**EXERCISE GOAL:**
Switch "green tree" to "leafy tree" in the part of the entries that opens with the line containing "Is arched window" and runs through the end of the entries, and give that part again with nothing else changed. Leave the pictures out.

**THE RECORDS:**
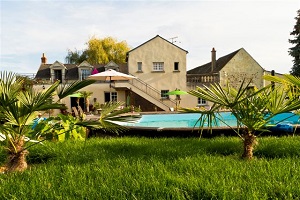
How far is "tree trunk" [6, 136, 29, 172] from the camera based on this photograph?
426cm

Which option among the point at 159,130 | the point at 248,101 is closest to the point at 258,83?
the point at 159,130

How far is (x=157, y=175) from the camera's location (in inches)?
148

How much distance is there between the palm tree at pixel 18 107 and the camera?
12.9 ft

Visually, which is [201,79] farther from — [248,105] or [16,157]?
[16,157]

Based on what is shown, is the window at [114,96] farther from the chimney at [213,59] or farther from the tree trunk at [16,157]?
the tree trunk at [16,157]

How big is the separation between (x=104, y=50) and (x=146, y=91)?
1579cm

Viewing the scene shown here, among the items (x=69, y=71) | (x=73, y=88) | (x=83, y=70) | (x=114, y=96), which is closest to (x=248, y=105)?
(x=73, y=88)

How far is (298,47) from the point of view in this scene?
1113 inches

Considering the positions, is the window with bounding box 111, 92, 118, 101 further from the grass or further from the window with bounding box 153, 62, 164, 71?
the grass

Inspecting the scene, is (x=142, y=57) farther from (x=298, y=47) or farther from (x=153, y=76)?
(x=298, y=47)

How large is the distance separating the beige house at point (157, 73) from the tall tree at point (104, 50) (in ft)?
30.9

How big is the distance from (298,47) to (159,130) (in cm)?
2730

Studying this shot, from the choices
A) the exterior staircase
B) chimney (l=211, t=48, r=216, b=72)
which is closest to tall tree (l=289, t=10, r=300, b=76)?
chimney (l=211, t=48, r=216, b=72)

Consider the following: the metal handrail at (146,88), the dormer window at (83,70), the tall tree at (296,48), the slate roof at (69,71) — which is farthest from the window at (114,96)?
the tall tree at (296,48)
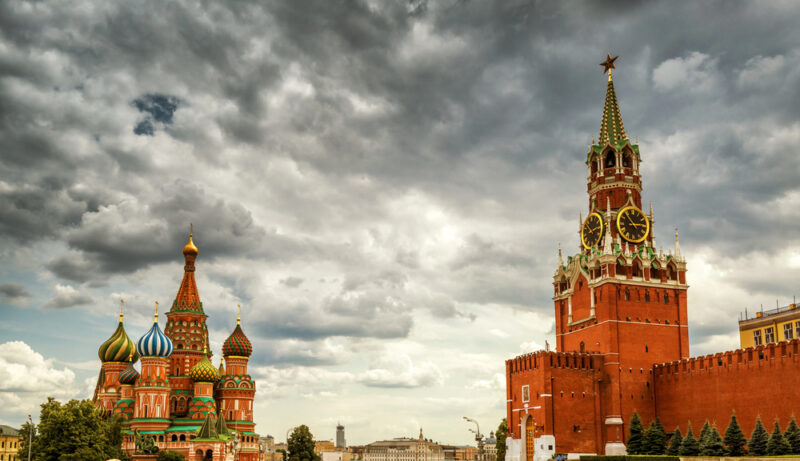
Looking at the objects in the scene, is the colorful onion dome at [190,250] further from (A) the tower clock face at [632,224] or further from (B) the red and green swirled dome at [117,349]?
(A) the tower clock face at [632,224]

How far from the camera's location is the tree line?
51.7 metres

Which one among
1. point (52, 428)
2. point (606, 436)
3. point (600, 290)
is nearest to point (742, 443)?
point (606, 436)

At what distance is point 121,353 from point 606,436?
208 ft

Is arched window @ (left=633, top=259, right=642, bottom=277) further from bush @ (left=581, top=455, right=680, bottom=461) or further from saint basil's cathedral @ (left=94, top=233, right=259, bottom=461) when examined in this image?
saint basil's cathedral @ (left=94, top=233, right=259, bottom=461)

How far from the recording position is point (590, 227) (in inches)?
3127

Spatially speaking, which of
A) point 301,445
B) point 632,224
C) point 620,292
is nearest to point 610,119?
point 632,224

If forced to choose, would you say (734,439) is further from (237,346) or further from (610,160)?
(237,346)

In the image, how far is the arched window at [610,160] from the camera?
81000 mm

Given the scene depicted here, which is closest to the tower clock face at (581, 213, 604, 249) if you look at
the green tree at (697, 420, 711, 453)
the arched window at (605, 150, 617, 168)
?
the arched window at (605, 150, 617, 168)

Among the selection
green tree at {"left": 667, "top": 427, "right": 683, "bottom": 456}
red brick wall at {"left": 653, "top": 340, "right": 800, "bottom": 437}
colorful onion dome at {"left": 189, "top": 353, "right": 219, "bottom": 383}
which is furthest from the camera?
colorful onion dome at {"left": 189, "top": 353, "right": 219, "bottom": 383}

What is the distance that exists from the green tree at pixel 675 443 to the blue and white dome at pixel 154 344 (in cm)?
5908

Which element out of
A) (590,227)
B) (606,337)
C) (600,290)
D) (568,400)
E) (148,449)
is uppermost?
(590,227)

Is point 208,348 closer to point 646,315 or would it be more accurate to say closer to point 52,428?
point 52,428

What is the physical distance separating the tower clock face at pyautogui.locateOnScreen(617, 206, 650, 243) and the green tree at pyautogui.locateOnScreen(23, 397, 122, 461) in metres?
54.0
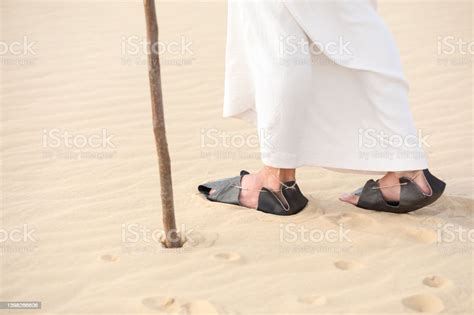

**ANSWER FOR THIS EXERCISE:**
Is arched window @ (left=633, top=259, right=642, bottom=277) further from bush @ (left=581, top=455, right=680, bottom=461) or further from saint basil's cathedral @ (left=94, top=233, right=259, bottom=461) when examined in this image?
saint basil's cathedral @ (left=94, top=233, right=259, bottom=461)

How far from the recording position is point (590, 227) (in inches)?
3127

Spatially speaking, which of
A) point 301,445
B) point 632,224
C) point 620,292
is nearest to point 610,119?
point 632,224

If forced to choose, would you say (734,439) is further from (237,346) or further from (610,160)?
(237,346)

In the image, how far is the arched window at [610,160] from the camera?
81000 mm

Given the scene depicted here, which is closest to the tower clock face at (581, 213, 604, 249) if you look at
the leafy tree at (697, 420, 711, 453)
the arched window at (605, 150, 617, 168)
?
the arched window at (605, 150, 617, 168)

Among the selection
leafy tree at {"left": 667, "top": 427, "right": 683, "bottom": 456}
red brick wall at {"left": 653, "top": 340, "right": 800, "bottom": 437}
colorful onion dome at {"left": 189, "top": 353, "right": 219, "bottom": 383}
which is furthest from the camera?
colorful onion dome at {"left": 189, "top": 353, "right": 219, "bottom": 383}

What is the distance that exists from the leafy tree at pixel 675 443 to the blue and white dome at pixel 154 344 (in cm)?
5908

Which element out of
A) (590,227)
B) (606,337)
C) (600,290)
D) (568,400)
E) (148,449)
is uppermost?
(590,227)

Is point 208,348 closer to point 646,315 or would it be more accurate to say closer to point 52,428?
point 52,428

What is the physical distance separating the tower clock face at pyautogui.locateOnScreen(617, 206, 650, 243) and the leafy tree at pyautogui.locateOnScreen(23, 397, 122, 461) in metres?
54.0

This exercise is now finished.